JG: I’ll be as disappointed as a champion if I get out of the ring and I’ve underperformed. The result is always going to be set in stone but if I haven’t boxed well and I haven’t put in 100 per cent I won’t be happy.

CB: There’s pride in how you perform and you want to put on a really good, tough fight and if the kid a genuine test to step him up in level.


You should see the other guys: Jamesie Gorman (left) and Casey Blair after a boxing bill at the Waterfront Hall in Belfast


Alan Wilton is your manager and cornerman, who is your trainer?

CB: We train each other and if we need to spar we’ll spar each other.

JG: Aye and there’s no backdoors in it.

CB: If you came in on a Sunday morning and saw us covered in blood punching the head off each other you’d be forgiven for thinking we didn’t like each other but that’s not the case.

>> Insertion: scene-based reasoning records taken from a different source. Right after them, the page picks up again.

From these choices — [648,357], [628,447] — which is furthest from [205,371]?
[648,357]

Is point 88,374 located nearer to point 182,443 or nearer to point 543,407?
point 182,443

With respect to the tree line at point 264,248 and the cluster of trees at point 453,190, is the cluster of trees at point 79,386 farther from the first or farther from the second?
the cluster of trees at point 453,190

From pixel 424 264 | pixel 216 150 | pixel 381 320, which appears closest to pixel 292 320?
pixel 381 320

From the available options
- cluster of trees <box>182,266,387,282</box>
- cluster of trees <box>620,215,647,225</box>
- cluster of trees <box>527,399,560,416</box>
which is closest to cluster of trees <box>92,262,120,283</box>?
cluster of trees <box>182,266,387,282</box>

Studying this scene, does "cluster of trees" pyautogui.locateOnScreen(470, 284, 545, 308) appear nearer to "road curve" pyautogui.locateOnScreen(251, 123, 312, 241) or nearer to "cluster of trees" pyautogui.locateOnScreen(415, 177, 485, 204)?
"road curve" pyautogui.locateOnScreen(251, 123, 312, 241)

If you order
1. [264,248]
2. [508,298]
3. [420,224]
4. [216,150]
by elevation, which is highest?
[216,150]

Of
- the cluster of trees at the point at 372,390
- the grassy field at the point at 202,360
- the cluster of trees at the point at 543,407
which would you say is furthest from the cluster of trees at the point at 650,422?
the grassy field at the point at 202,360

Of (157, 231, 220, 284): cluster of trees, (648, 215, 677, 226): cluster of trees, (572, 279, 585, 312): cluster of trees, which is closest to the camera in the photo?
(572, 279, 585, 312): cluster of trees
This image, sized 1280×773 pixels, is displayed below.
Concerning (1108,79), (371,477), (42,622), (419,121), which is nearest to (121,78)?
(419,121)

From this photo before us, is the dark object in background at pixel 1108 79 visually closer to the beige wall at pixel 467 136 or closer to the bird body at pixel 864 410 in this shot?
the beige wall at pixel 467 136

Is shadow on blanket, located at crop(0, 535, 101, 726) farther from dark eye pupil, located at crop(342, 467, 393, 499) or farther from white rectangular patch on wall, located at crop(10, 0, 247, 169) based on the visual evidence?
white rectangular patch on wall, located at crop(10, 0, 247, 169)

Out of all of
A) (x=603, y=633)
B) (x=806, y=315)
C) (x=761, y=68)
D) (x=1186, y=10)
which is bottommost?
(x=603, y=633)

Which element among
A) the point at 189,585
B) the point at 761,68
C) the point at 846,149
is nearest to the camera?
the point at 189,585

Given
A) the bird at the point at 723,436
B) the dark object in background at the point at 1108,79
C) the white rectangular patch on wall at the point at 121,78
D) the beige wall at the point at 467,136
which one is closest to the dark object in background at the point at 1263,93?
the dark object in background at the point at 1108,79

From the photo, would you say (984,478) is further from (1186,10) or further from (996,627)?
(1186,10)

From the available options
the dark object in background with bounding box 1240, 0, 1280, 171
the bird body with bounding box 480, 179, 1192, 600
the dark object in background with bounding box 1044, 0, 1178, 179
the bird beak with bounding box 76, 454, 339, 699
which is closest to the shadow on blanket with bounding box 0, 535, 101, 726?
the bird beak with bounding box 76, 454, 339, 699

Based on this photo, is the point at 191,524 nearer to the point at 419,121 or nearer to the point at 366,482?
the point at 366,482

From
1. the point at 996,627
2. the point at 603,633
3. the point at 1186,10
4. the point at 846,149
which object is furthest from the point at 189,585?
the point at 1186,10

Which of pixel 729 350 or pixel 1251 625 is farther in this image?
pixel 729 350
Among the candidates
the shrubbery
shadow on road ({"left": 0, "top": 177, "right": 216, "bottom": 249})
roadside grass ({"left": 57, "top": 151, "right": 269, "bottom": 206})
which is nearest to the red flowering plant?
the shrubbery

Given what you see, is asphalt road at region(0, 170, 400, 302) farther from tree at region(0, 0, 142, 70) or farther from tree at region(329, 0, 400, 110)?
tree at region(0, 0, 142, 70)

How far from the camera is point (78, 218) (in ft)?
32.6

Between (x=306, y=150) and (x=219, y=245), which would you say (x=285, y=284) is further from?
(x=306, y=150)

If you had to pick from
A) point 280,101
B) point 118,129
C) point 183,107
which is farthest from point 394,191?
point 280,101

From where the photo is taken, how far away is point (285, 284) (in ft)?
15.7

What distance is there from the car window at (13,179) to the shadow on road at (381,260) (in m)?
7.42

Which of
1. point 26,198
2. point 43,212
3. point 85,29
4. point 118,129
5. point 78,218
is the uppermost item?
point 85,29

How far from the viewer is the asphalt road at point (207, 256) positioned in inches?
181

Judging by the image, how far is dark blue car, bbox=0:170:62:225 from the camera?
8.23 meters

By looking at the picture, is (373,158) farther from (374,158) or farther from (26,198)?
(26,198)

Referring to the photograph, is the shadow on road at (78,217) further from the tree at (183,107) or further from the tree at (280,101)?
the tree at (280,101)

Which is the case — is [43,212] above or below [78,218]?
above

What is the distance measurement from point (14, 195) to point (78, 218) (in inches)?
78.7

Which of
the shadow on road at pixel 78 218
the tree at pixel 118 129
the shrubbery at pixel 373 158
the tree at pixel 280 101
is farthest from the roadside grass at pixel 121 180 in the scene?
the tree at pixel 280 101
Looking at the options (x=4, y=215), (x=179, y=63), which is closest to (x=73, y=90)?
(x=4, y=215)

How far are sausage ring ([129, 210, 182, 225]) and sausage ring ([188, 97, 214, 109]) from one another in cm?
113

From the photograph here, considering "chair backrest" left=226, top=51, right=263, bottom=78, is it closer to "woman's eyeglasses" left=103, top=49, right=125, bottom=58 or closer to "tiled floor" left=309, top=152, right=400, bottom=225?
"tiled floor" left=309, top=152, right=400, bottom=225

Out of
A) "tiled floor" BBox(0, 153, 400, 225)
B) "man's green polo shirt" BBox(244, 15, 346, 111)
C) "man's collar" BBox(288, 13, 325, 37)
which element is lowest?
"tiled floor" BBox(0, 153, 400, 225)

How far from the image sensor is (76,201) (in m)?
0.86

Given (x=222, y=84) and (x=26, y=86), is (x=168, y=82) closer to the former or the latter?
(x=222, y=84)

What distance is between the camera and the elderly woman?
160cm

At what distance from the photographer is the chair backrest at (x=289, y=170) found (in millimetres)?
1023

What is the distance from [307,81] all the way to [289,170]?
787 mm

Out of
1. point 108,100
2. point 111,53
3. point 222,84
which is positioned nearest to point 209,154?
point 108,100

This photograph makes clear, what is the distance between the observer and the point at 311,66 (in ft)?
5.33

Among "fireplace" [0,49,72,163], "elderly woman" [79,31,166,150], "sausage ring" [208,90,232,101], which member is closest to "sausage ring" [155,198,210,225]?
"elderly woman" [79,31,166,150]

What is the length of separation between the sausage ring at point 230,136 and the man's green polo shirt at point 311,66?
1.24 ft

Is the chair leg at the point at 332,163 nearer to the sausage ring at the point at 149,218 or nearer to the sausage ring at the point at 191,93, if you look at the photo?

That’s just the way men like you show affection?

CB: Yeah.

JG: Yeah and after it we go: ‘Aye that was a good oul punch–up!’

How do people react when you tell them you’re a journeyman boxer?

CB: People are very interested when you let the cat out of the bag.

JG: Then they just hope that everything goes alright and that you don’t get hurt, stuff like that.

You had a win last year Casey. What happened there?

CB: I had my boys watching that one so I wasn’t doing any favours for anybody. I knew I was going to win that one.

Are you allowed to win one? Is that not like career suicide for a journeyman?

CB: You’re there to do a job for your employer who is the promoter and it’s a bit of a slap in his face if you take his kid out.

At any stage in a fight there’s always the chance for a lucky shot that you weren’t even planning to throw. But if you have the business head on you, you know not to follow up and take the kid out by the roots.

How long will you keep this up?

JG: The main thing is not to get hurt. Once I start getting badly hurt then I’ll be out of the game.

I change my mind all the time. It’s an age thing and it’s dieting all the time, that’s what puts me off. There are things you can’t do with the family and stuff but as long as my medicals are good - brain scans and my eyesight and all that I’ll keep going.

CB: To reach 100 fights would be good. I won’t get there without getting knocked out, because I’ve been knocked out – in the first round. If I maintain the lifestyle I do at the minute there’s no reason why I couldn’t box on for another five years and I would be there.

When you get there we’ll have another chat?

CB: Yeah. I might be repeating myself and drooling at that stage, but if my motor neurone skills are holding up I’ll do it.